Laganja Estranja may be best known for appearing on the sixth season of RuPaul’s Drag Race — and for slaying Britney Spears’ covers at Hamburger Mary’s on the regular — but Estranja has decided to make a change.
While Estranja, also known as Jay Jackson, has performed in Europe, Brazil and beyond, he says the drag world can be a “tumultuous and dramatic” place to be. As a result, Jackson is now turning his attention to the marijuana industry. While there are quite a few parallels between the LGBTQ and cannabis communities — they’re both marginalized groups — the gay contingent has been largely overlooked by weed businesses, Jackson says.
“It’s safe to say I’m definitely the face of gay weed,” says the 28-year-old.
The cannabis industry can be downright bro-y, he adds, and the crowds at conventions are often dominated by straight, white men. In fact, Jackson showed up in drag to an event a few years ago but was so uncomfortable he’s switched to plain clothes ever since. He has continued to attend industry events as a guest, however, and even announced an award last year at the High Times Concentrates Cup, with his pup — the aptly named Lil Dabbers — in tow.
Jackson has been working toward this end for years, becoming the “first openly LGBTQA individual” to be featured on the cover of a cannabis magazine when he scored the front page of Dope Magazine in 2015. In
in 2016, he hosted a conversation on marijuana legalization at Trinity College in Dublin, Ireland. Jackson can be found at the upcoming drag convention, RuPaul's DragCon, taking place at the L.A. Convention Center April 29 and 30. There he'll be hitting the catwalk, appearing on a panel about dance and drag and manning a booth with cannabis cultivation and advocacy firm THC Design to promote safe and accessible marijuana policies.
Although Jackson sells a line of curated weed-related swag on his website, including “the first openly gay joints on the market,” weed-leaf hoodies and even a now-out-of-production “Puffin’ Pups” clothing line for dogs, merchandising is just one minor part of his business model.
“Our main concern is creating art right now,” he says.
So while the industry may show hints of change, Jackson aims to use his influence as a drag performer to make the marijuana industry even more inclusive to the LGBTQ community. He's launching an educational career that combines choreography and cannabis.
Jackson founded Laganja’s Dance School more than a year ago and been teaching weekly classes in the basement of the Penthouse of Noho, a dance studio in North Hollywood, ever since. The hourlong, evening session includes a warm-up, stretching and conditioning, and a sashay across the floor.
“They have to sassy walk and booty pop and do whatever it is [that] makes them feel comfortable,” Jackson says.
The rest of the evening consists of original choreography by Jackson, who’s often cloaked in colorful, patterned Jeremy Scott outfits and sky-high stiletto heels. Although many dancers begin the class shy and subdued, they typically end it smiling, feeling sexy and happy to be out of their element, Jackson says.

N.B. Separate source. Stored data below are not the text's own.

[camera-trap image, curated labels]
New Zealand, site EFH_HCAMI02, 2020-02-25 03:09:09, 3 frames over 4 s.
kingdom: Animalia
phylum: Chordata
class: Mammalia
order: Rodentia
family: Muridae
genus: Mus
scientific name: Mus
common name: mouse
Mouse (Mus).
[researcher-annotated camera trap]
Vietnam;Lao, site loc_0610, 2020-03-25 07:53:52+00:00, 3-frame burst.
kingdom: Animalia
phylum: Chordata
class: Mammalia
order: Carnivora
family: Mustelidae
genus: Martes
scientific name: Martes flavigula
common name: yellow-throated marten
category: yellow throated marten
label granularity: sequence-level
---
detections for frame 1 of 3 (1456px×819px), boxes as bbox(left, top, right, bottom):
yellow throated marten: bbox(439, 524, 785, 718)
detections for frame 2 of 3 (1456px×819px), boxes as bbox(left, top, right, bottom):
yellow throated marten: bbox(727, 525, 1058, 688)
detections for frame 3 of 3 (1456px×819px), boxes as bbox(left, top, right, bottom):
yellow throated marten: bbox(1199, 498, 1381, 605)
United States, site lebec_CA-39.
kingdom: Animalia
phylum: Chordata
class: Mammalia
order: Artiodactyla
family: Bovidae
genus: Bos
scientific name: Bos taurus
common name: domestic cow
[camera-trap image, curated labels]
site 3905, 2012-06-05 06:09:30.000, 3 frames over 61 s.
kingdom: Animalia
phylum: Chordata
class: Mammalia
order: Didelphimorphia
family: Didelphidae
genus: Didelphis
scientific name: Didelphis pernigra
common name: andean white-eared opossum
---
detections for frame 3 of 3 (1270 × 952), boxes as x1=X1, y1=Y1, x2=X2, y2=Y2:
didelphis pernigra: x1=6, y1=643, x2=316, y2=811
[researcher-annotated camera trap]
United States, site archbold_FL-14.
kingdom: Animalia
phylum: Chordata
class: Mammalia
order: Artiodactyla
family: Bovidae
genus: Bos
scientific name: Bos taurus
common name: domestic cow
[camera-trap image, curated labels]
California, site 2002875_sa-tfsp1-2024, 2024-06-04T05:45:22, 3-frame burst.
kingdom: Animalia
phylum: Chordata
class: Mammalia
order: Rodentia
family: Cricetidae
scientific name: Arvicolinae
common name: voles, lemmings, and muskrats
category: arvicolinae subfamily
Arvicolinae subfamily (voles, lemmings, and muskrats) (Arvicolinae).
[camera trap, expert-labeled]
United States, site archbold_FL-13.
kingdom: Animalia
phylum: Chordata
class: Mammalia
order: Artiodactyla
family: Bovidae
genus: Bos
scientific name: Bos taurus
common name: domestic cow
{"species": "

“It’s a class for non-dancers, although it is taught at a professional level,” he says. “It’s not about how high you get your leg — it’s more about how you leave my class.”
Jackson received a bachelor of fine arts in dance and choreography from the California Institute of the Arts, and has since taught classes in England, Ireland, Mexico and Amsterdam, in addition to working with competitive dancers and high-profile performers such as Miley Cyrus.
Jackson will debut his first “medicated” group dance session next month; attendees will receive gift bags full of weed products they can dip into before, during and after shaking their moneymakers. This new marijuana-based series will cost anywhere from $30 to $50 per class depending on the location, and will be hosted at a variety of “licensed facilities,” starting with Long Beach's THC Design on May 1.
Although Jackson himself is often “getting medicated” before classes, he’s hoping this new, weed-inspired format will help students relax, embrace the class choreography and pour forth some real creativity. It’s his dance classes that have given Jackson some real “meat” to his life, he says, providing a deeper sense of fulfillment often missing from his drag performances.
“Being in the drag world is not where I want to be anymore,” Jackson says.
So when he's not hosting viewing parties for RuPaul's Drag Race or taking the stage at Hamburger Mary's in WeHo and Long Beach, Jackson’s laying the groundwork for a Warhol-esque theater company that includes musicians, dancers, actors and artists. Although it's in the early development stages, Jackson and business partner Kristen Lovell plan to use the connections they've made over the last several years to tour the company's shows and create a space that is both LGBTQ- and cannabis-friendly.
“I never thought in a million years I’d be traveling the world as a gay, marijuana drag queen,” Jackson says. “It made me who I am and I’m a lot stronger because of it.”